● **Consignes**
**A)** D'après la chronique du roman « Des poignards dans les sourires », qui oblige Catherine à signaler la disparition de François aux autorités ?
**B)** Relevez tous les personnages du roman nommés dans la chronique du roman « Des poignards dans les sourires ».
**C)** Reprenez la chronique du roman « Des poignards dans les sourires » à la suite de la citation qui la termine.

── Extrait de page

Des poignards dans les sourires

Cecile Cabanac

503 pages

Pocket, 2020, Fleuve éditions, 2019

Fin de lecture 20 janvier 2022.

Je remercie les Éditions Pocket de m’avoir adressé cet ouvrage dans le cadre de la rencontre avec l’auteure, prévue le 14 décembre 2021, malheureusement annulée. J’en profite pour remercier Cécile Cabanac pour sa sympathique dédicace.

Lorsque Catherine Renon et ses enfants rentrent à Clermont-Ferrand d’un week-end parisien, François, le père et mari, a disparu.

Cette disparition engendre des réactions aux antipodes : Catherine semble revivre tandis que son fils aîné Maxime met tout en œuvre pour retrouver son père tant aimé.

La mère de François, Michelle, ne comprend pas l’attitude de sa belle-fille : elle la force à aller signaler sa disparition aux autorités.

Un corps démembré et brûlé a été découvert et la police acquiert la certitude qu’il s’agit de celui de François.

L’enquête va devoir démontrer qui a éprouvé une haine telle qu’elle a provoqué un passage à l’acte.

La famille, les amis ou les partenaires en affaires, petit à petit, la police découvre que François avait plus d’un ennemi ! Escroc, ivrogne, cavaleur, l’homme était somme toute peu recommandable…

Virginie Sevran, qui vient d’intégrer le SRPJ de Clermont-Ferrand après une rupture et son collègue Pierre Biollet, chacun avec leurs failles, mènent des investigations autour des coupables potentiels. De façon méthodique, ils les éliminent l’un après l’autre, faisant fi des ragots, des commentaires malintentionnés et des querelles avouées ou larvées.

« Ah non, pour le moment, je ne pense rien. J’écoute les uns et les autres, je les regarde se positionner sur l’échiquier. Dans ces familles, où on a toujours tout mis sous cloche, caché les cadavres dans les placards… On profite souvent d’une enquête criminelle pour faire le ménage, régler les comptes… À nous de ne pas être dupes… »

────
── Extrait des données

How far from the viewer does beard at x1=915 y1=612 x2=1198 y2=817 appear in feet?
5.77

────

● **Réponses par consigne**
**A)** Michelle, la mère de François.

**B)** Catherine Renon, François, Maxime, Michelle, Virginie Sevran, Pierre Biollet

**C)**
Au fur et à mesure d’une intrigue particulièrement bien construite car imbriquant les personnages sur des temporalités différentes, le lecteur découvre les griefs que chaque protagoniste pouvait avoir envers le défunt. Le portrait peu attrayant de celui-ci renvoie alors le lecteur comme l’enquêteur à ses propres réflexions : François n’avait-il pas mérité cette fin tragique ?

En cinq cents pages, Cécile Cabanac propose « une plongée dans les abysses de la famille Renon » et de ses turpitudes, des secrets qui amènent à son implosion.

Chaque membre est disséqué, de Michelle, la mère indigne, aux enfants de François éplorés. La quête initiée par le jeune Maxime pour retrouver son père, ainsi que sa désillusion, m’ont amené les larmes aux yeux.

D’une écriture soignée, l’auteure peint avec habileté la fresque d’une vie provinciale où chacun s’épie et commente sans pour autant se dresser face à l’indicible, où l’entre-soi prédomine. La sensation de malaise se propage ainsi au fil de la lecture.

Et bien sûr, elle met en exergue les rouages d’une enquête menée en deux mois par des policiers avec toute leur humanité, et ceux qui les entourent, leur apportant pression ou aide selon le cas : supérieur, procureur, médecin légiste, …

J’ai beaucoup aimé Virginie Sevran et toutes ses interrogations sur sa vie, son métier et ses enjeux. Sa difficile insertion dans un nouvel environnement de vie et professionnel la rendent attachante. J’espère donc la retrouver très bientôt dans de nouvelles enquêtes.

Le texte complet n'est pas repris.